• Reading text:
Featured at the conference was speaker after speaker who emphasized the perceived need to “broaden the party.” President Ford himself emphasized his belief that the Republican Party needed to expand ideologically in order to be viable. These comments were widely interpreted as the President’s defense of Rockefeller. Ford also made it fairly clear at the forum that he had decided to seek the nomination in his own right in 1976.

Only Reagan, who was relegated to a Saturday morning speech in a smaller room, took issue with what the intelligentsia of the party was saying at the time. Predictably, he took a different tack than Ford by reiterating the speech he had given just a month earlier to the annual Conservative Political Action Conference. Reagan challenged the assembled Republican Party regulars to stand for one thing to all people and not try to be all things to all people. Nonetheless, Reagan held back and said nothing about the impending campaign.

Hannaford later said, “He was also holding back because of timing. He always had a good sense of timing. He did not want to appear as a spoiler and said so publicly and privately. He really wanted to give Ford a chance and did not wish Ford any ill whatsoever.”
9

No one can really be sure when Reagan made up his mind to run. But sometime in early 1975, he and Deaver were on a plane that commuted between Los Angeles and San Francisco. Whenever he flew, Reagan would sit in the first row so he could talk to people as they boarded the plane. On one occasion, a woman spotted him, embraced him and said, “Oh Governor, you’ve just got to run for President!” As they settled into their seats, Reagan turned to Deaver and said, “Well, I guess I’d better do it.”

• Exercise requirements:
a) Decide whether each statement below agrees with the passage on Reagan and Ford. For each one, answer yes or no and quote the words of the passage that settle it.
(i) Reagan spoke on a Saturday morning in a smaller room.
(ii) Reagan used his speech to announce his coming campaign.
(iii) The plane Reagan and Deaver were on flew between Los Angeles and San Diego.
b) Reproduce the part of the passage on Reagan and Ford between "Only Reagan, who" and "the impending campaign.", inclusive.

• Information provided:
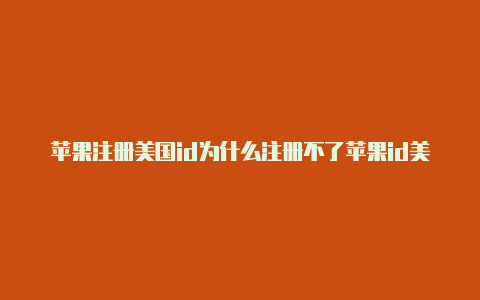 苹果注册美国id为什么注册不了苹果id美国电话号码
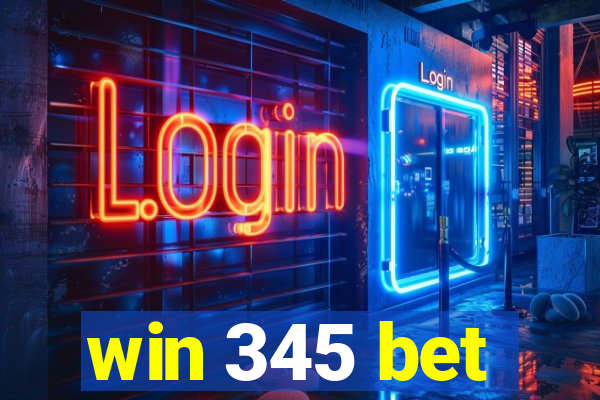 win 345 bet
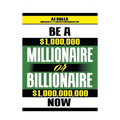 Be a Millionaire or Billionaire Now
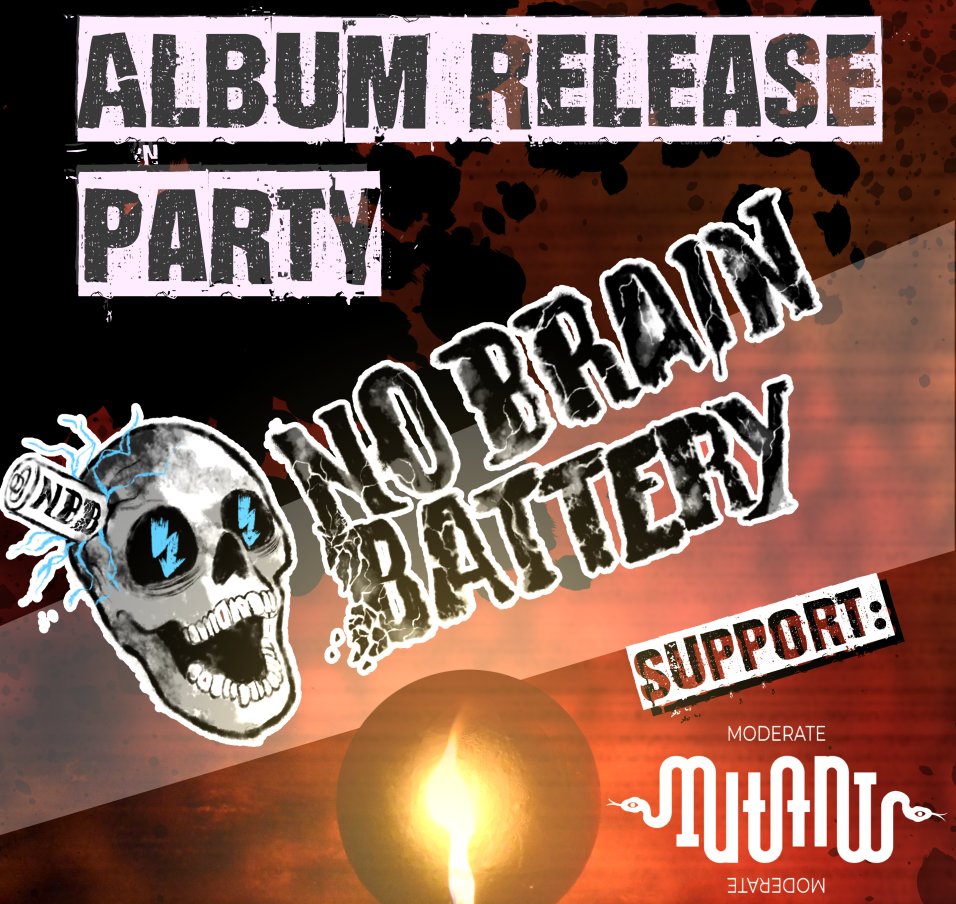flyer facebook No Brain Battery – Album Release Party + Moderate Mutant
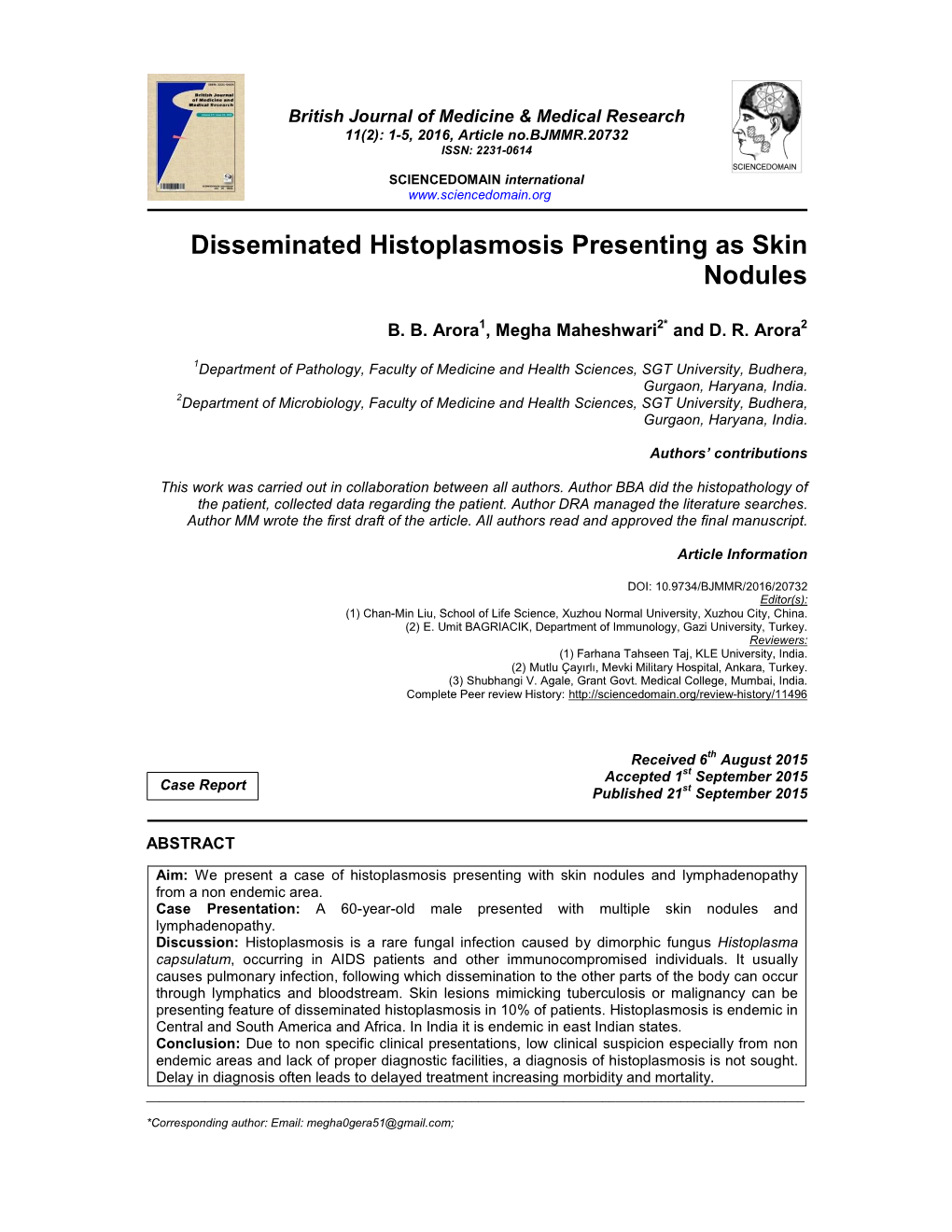 Disseminated Histoplasmosis Presenting As Skin Nodules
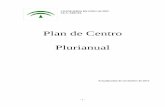 Plan de Centro Plurianual - iesaricel.orgiesaricel.org/wp-content/uploads/2011/11/PLAN-DE-CENTRO-PLURIAN… · ... en las propuestas de mejora y por instrucciones de la Dirección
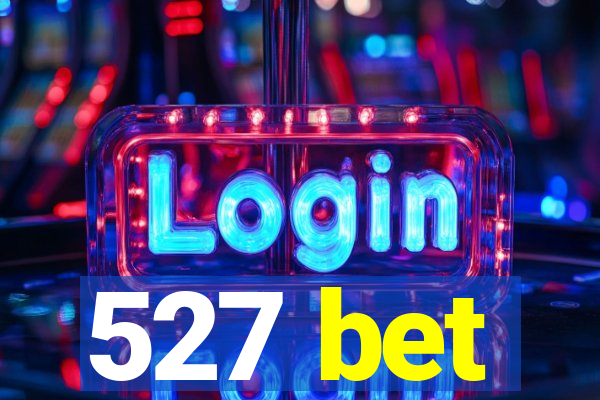 527 bet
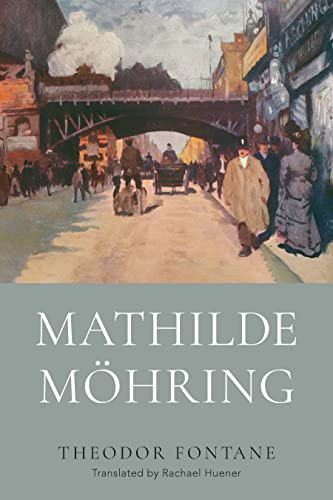 Book cover: “Mathilde Möhring” with a 19th-century street scene painting.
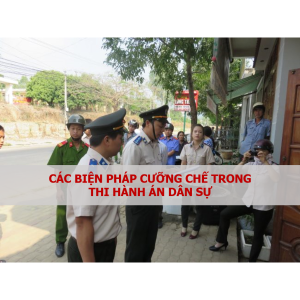 CÁC BIỆN PHÁP CƯỠNG CHẾ THI HÀNH ÁN DÂN SỰ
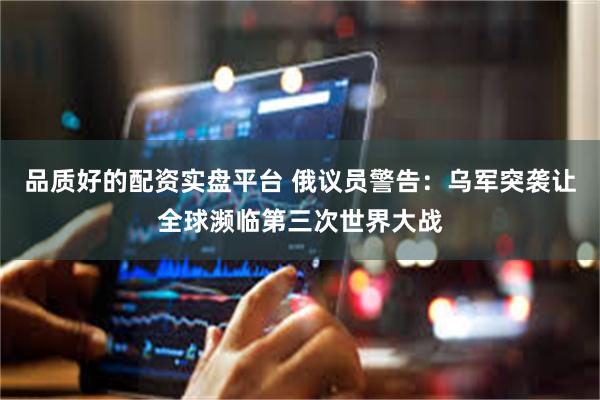 品质好的配资实盘平台 俄议员警告：乌军突袭让全球濒临第三次世界大战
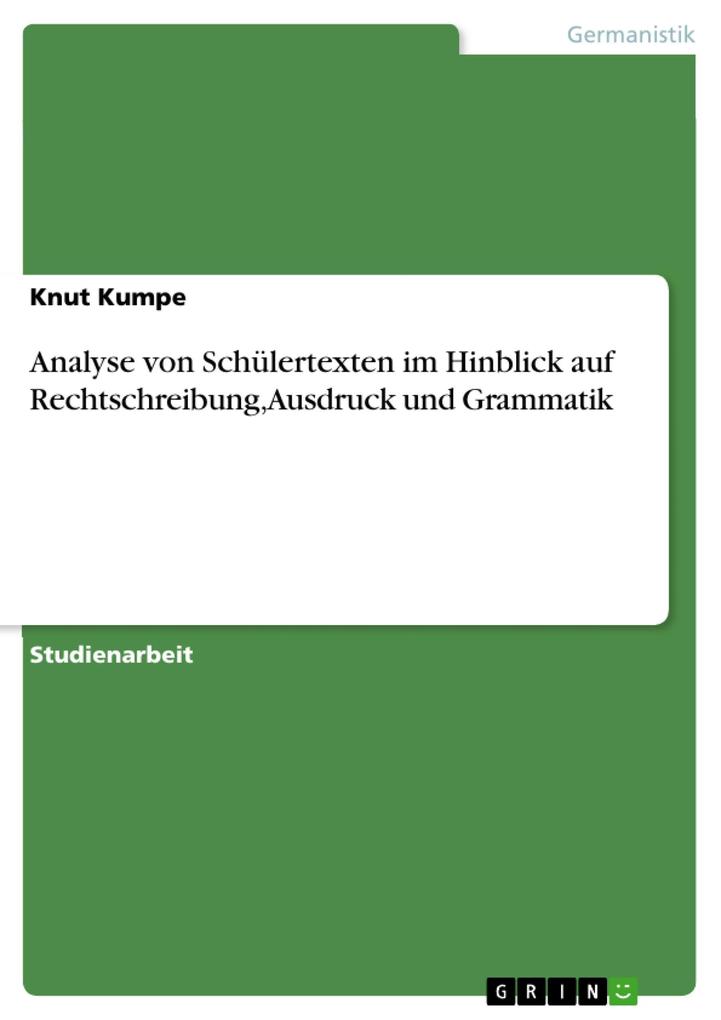 Analyse von Schülertexten im Hinblick auf Rechtschreibung Ausdruck und Grammatik - Knut Kumpe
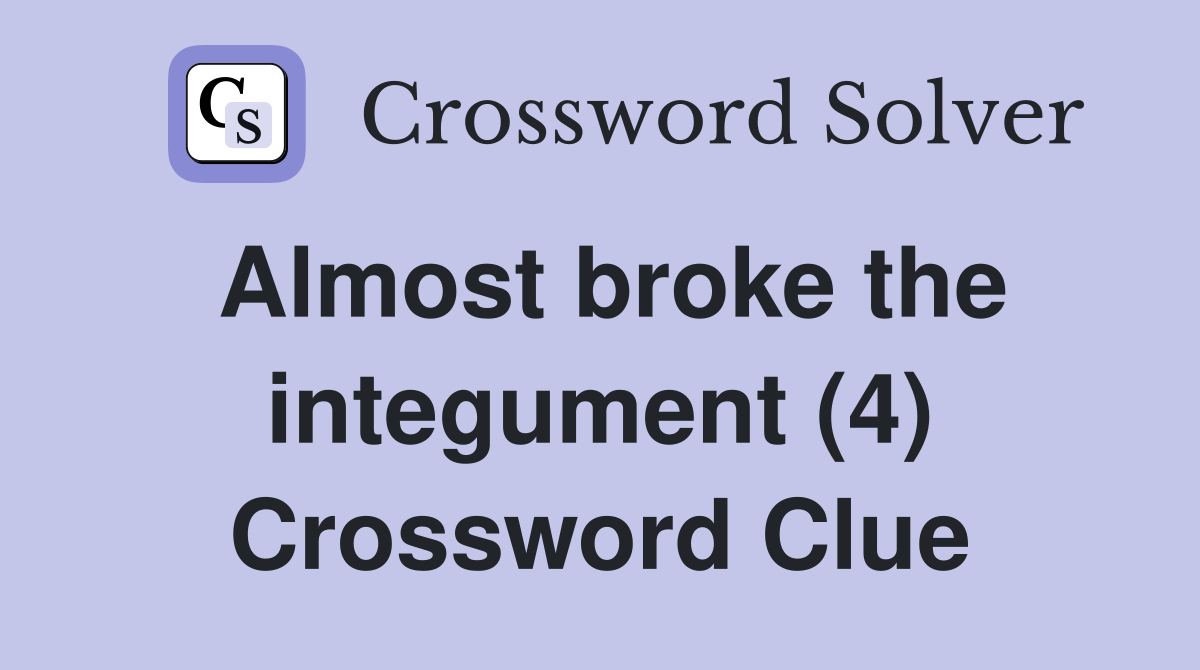 Almost broke the integument (4) Crossword Clue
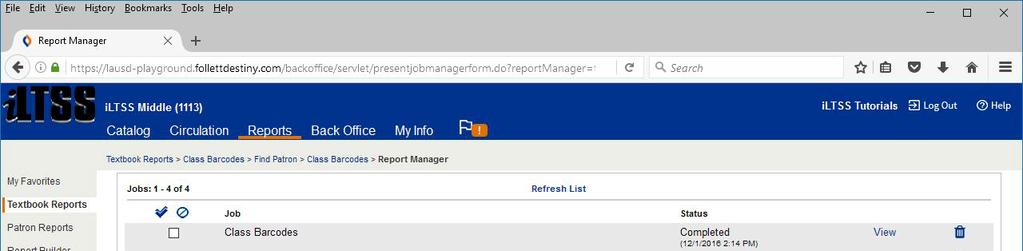 On the Report Manager screen, click the Refresh List link until the status changes from Pending to Completed 11.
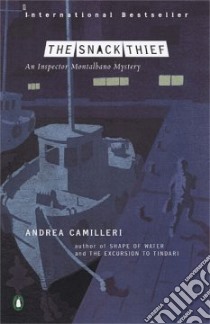 The Snack Thief libro in lingua di Camilleri Andrea, Sartarelli Stephen (TRN)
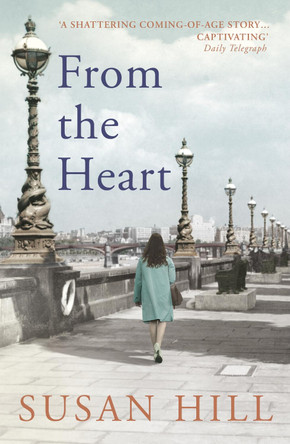 From the Heart by Susan Hill 9781784706135 [USED COPY]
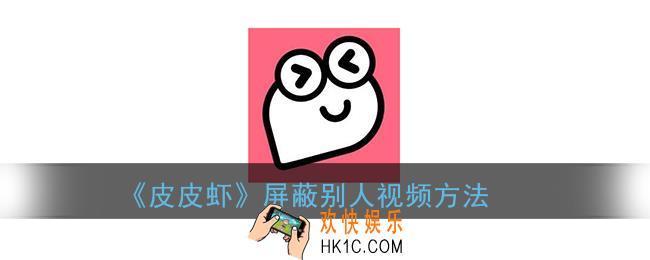 皮皮虾怎么屏蔽视频_皮皮虾app屏蔽别人视频方法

• Solved tasks:
a)
(i) Yes: "Only Reagan, who was relegated to a Saturday morning speech in a smaller room"
(ii) No: "Nonetheless, Reagan held back and said nothing about the impending campaign."
(iii) No: "he and Deaver were on a plane that commuted between Los Angeles and San Francisco"

b)
Only Reagan, who was relegated to a Saturday morning speech in a smaller room, took issue with what the intelligentsia of the party was saying at the time. Predictably, he took a different tack than Ford by reiterating the speech he had given just a month earlier to the annual Conservative Political Action Conference. Reagan challenged the assembled Republican Party regulars to stand for one thing to all people and not try to be all things to all people. Nonetheless, Reagan held back and said nothing about the impending campaign.